== MATERIAL FOR THIS TASK ==

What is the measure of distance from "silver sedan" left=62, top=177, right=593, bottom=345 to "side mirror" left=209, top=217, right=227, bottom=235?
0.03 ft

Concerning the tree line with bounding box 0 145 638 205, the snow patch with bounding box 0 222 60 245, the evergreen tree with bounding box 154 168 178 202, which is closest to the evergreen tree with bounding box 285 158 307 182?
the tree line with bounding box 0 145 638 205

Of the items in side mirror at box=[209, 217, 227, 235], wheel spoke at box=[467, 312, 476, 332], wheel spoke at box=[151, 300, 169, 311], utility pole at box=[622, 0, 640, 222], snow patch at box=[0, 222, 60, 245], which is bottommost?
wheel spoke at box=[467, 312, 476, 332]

===
== MATERIAL FOR THIS TASK ==

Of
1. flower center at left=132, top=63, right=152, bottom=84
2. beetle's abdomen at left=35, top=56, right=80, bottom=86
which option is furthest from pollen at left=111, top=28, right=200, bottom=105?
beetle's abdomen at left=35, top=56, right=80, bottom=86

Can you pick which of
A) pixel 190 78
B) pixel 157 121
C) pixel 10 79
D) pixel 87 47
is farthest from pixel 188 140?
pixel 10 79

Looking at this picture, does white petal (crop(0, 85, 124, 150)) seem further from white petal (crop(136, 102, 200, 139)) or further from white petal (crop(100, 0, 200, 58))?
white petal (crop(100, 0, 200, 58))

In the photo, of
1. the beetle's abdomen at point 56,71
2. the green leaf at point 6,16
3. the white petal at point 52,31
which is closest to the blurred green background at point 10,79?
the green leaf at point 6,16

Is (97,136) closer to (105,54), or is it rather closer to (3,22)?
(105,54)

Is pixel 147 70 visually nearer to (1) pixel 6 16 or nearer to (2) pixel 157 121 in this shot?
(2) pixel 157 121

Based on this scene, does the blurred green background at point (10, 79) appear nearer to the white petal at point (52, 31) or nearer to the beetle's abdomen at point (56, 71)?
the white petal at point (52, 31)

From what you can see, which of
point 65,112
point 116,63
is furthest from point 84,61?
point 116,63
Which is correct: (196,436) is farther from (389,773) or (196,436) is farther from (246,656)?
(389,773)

===
== MATERIAL FOR THIS TASK ==

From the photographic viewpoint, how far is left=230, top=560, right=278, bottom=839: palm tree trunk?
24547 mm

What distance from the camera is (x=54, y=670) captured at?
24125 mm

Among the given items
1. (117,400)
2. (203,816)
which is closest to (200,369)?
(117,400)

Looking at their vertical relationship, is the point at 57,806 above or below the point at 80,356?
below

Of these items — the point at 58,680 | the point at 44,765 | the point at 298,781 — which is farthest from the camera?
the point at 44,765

===

WRITTEN INSTRUCTION =>
Gather each line from the entries above that contains the word "bounding".

COMPLETE ANSWER =>
Concerning the tree line with bounding box 0 145 638 205, the snow patch with bounding box 0 222 60 245, the evergreen tree with bounding box 154 168 178 202, which is closest to the evergreen tree with bounding box 285 158 307 182?
the tree line with bounding box 0 145 638 205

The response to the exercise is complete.